For perspective, Hatsumi has a similar affiliation with the Togakushi museum/park.


----------



## tellner (Nov 18, 2007)

And, of course, Hatsumi isn't "The Last Ninja" or any other crap like that. He's as much as shameless self-promoter as anyone else.


----------



## Brian R. VanCise (Nov 18, 2007)

tellner said:


> And, of course, Hatsumi isn't "The Last Ninja" or any other crap like that. He's as much as shameless self-promoter as anyone else.


 
Well he is not only a martial genius but also a marketing genius! (meaning Hatsumi Sensei and good for him)  Having seen him firsthand on many occasions he is truly* one of a kind*!


----------



## eyebeams (Nov 18, 2007)

tellner said:


> And, of course, Hatsumi isn't "The Last Ninja" or any other crap like that.

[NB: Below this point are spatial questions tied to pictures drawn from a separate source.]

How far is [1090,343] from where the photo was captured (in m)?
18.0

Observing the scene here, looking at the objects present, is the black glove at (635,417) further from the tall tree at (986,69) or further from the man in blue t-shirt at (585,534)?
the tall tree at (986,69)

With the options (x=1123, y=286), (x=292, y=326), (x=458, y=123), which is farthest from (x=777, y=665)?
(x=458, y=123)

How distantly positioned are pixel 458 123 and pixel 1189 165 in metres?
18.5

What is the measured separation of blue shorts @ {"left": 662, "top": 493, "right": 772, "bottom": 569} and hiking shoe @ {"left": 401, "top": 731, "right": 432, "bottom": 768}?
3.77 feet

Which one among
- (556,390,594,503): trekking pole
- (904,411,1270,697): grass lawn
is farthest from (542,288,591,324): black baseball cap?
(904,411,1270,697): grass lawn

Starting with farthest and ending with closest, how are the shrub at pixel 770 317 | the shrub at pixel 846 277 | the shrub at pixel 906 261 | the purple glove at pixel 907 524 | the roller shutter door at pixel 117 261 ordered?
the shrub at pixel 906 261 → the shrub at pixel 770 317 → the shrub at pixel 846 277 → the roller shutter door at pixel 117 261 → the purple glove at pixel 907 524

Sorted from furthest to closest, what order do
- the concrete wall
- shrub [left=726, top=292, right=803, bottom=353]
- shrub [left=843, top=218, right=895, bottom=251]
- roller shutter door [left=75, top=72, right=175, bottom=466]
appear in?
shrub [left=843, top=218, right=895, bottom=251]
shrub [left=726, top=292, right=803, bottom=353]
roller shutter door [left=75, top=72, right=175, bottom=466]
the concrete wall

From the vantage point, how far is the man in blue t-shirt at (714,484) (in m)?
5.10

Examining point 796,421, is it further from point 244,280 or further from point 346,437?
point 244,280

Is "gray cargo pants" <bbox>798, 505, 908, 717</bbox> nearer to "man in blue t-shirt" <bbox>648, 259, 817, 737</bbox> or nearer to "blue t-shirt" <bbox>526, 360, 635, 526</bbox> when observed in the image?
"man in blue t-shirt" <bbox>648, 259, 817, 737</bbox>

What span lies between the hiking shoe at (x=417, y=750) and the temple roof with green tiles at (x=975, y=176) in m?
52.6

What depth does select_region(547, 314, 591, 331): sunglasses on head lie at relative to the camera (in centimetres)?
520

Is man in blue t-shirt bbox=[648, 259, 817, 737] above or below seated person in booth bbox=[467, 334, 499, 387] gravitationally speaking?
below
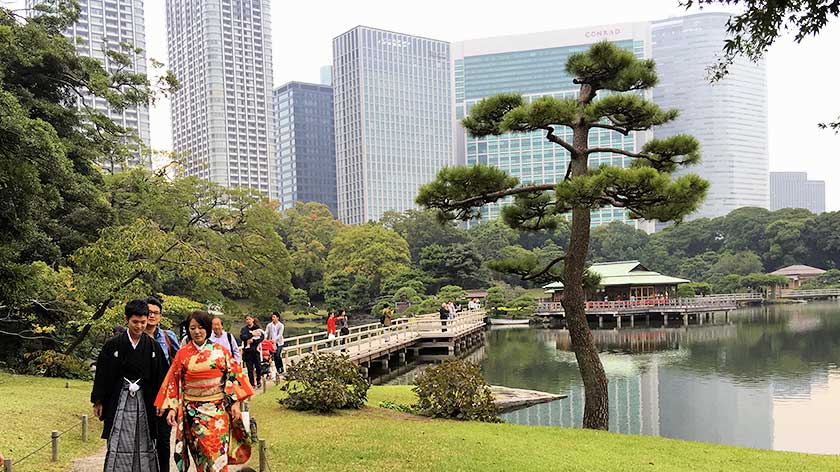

He's as much as shameless self-promoter as anyone else.



*shrug* Everybody's gotta eat.


----------



## newtothe dark (Nov 18, 2007)

I am hoping its not a crime to make some money off legit art cause if so then what is the point.


----------



## Doc_Jude (Nov 18, 2007)

tellner said:


> And, of course, Hatsumi isn't "The Last Ninja" or any other crap like that. He's as much as shameless self-promoter as anyone else.



The same could be said about certain Dutch Indo Sera(k) Pendekar/Maha Gurus... could be seen as a pot & kettle situation, or perhaps a blameless stone throwing thing. You get what I'm saying...

Of course, very few Silat masters have received government recognition, ya know?


----------



## benkyoka (Nov 19, 2007)

newtothe dark said:


> I am hoping its not a crime to make some money off legit art cause if so then what is the point.



So the point of martial arts is to make money?  You learn something new everyday.


----------



## theletch1 (Nov 19, 2007)

The point is that making money off of the martial arts is a subject for another thread.

Brian, I like the way these guys move.  As an aikido-ka I can see similar movements in alot of their stuff.  Don't know anything about the group and, like yourself, it won't affect my training any at all.  Thanks for the videos.  Always a pleasure to watch other folks train.


----------



## newtothe dark (Nov 20, 2007)

I guess I miss worded my comment I meant to say what is the problem of promoting oneself and making money off teaching a legit art but thats not what I said I know , that should teach me to proof read my stuff.


----------



## Kichigai-no-Okami (Dec 18, 2007)

Brian R. VanCise said:


> Okay thought's or opinions. Personally I am pretty neutral on this and if he and his art is real (documented) then good for him.
> 
> 
> 
> ...


 
Was about to ask the very same thing.  He gives a cool presentation, but I'm not about to leave Hatsumi Soke's side to go whoring after this fella. He's got some moves, though.  I"ll give him that.  
On the claim of being the "only" or "last true ninja training group",  one should be very wary of anyone that makes such a claim ; that kind of thing has the possibility of giving birth to many fraudulent "martial arts" training groups and/or people, that seek to dupe others into their "Way".  TMA community's full of them.


----------